Quando chegamos, já era tarde e o escritório de check-in estava fechado, mas havia um aviso: se você chegar depois do horário de serviço, escolha qualquer lugar livre e deixe um envelope com a quantia certa no buraco da porta. Estes procedimentos de autosserviço são bem frequentes aqui. As pessoas simplesmente confiam uma nas outras. Uma vez li uma pesquisa mostrando um ranking de confiança em cada país. Nos países em que há mais confiança, invariavelmente, há mais desenvolvimento. Os Estados Unidos estão na ponta de cima da tabela. O Brasil, na ponta de baixo.

Fran comigo, sonhando com a viagem pela Califórnia, que estava apenas começando. Foto: André Tezza

Fomos à lavanderia e para conseguir os “quarters”, as moedas de 25 centavos das máquinas de lavar, precisamos usar uma outra máquina, a de troco, que descobrimos que ficava dentro de um bar, na frente do camping. Este bar, meus amigos, foi o roots do roots, uma das cerejas do bolo da viagem até aqui. É um bar de beira de estrada (da beira da estrada de Yermo, veja bem), em que pessoas da classe trabalhadora vão ali tomar a cervejinha depois de um dia de trampo. Eles deixam o dinheiro em cima do balcão, pagando as moedinhas para a dona, uma jovem morena, que era animadíssima e cantava alto a música country do disk jockey.

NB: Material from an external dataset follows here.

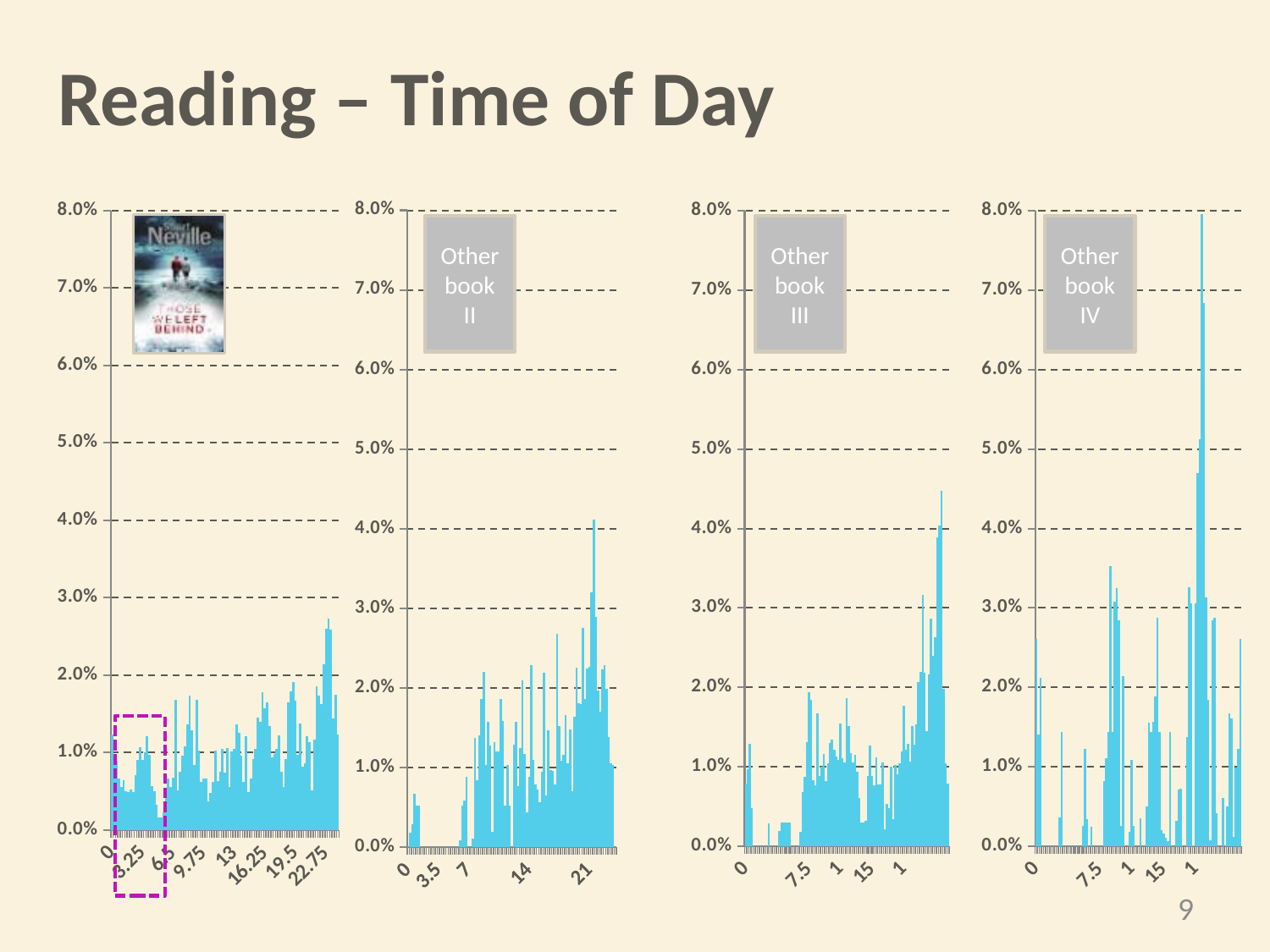
In the rightmost chart (Other book IV), is the tallest bar greater or less than 7.0%? greater Is the peak bar in the Other book IV chart taller or shorter than the peak bar in the Other book II chart? Taller What label is shown in the grey box on the third chart from the left? Other book III What kind of chart is used for each of the four panels on the slide? Bar chart In the third chart from the left (Other book III), is the tallest bar greater or less than 4.0%? greater Which of the four charts has the lowest peak bar? The leftmost chart (the Neville book) How many charts are shown on the slide? 4 In the leftmost chart (the Neville book), is the tallest bar greater or less than 2.0%? greater Which of the four charts has the tallest single bar? Other book IV (rightmost chart) What is the highest value shown on the vertical axis of each chart? 8.0%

Havia mesas de sinuca, um balcão comprido e a maquininha de troco dos “quarters”.

Eu nunca tinha estado em um bar assim. Mas todos nós já vimos este lugar. Ele está no nosso imaginário midiático. É impossível ficar indiferente à força da cultura americana sobre o mundo. Ali, eu e a Fran tomamos uma cerveja, sonhando com a jornada pela Califórnia, que estava apenas começando.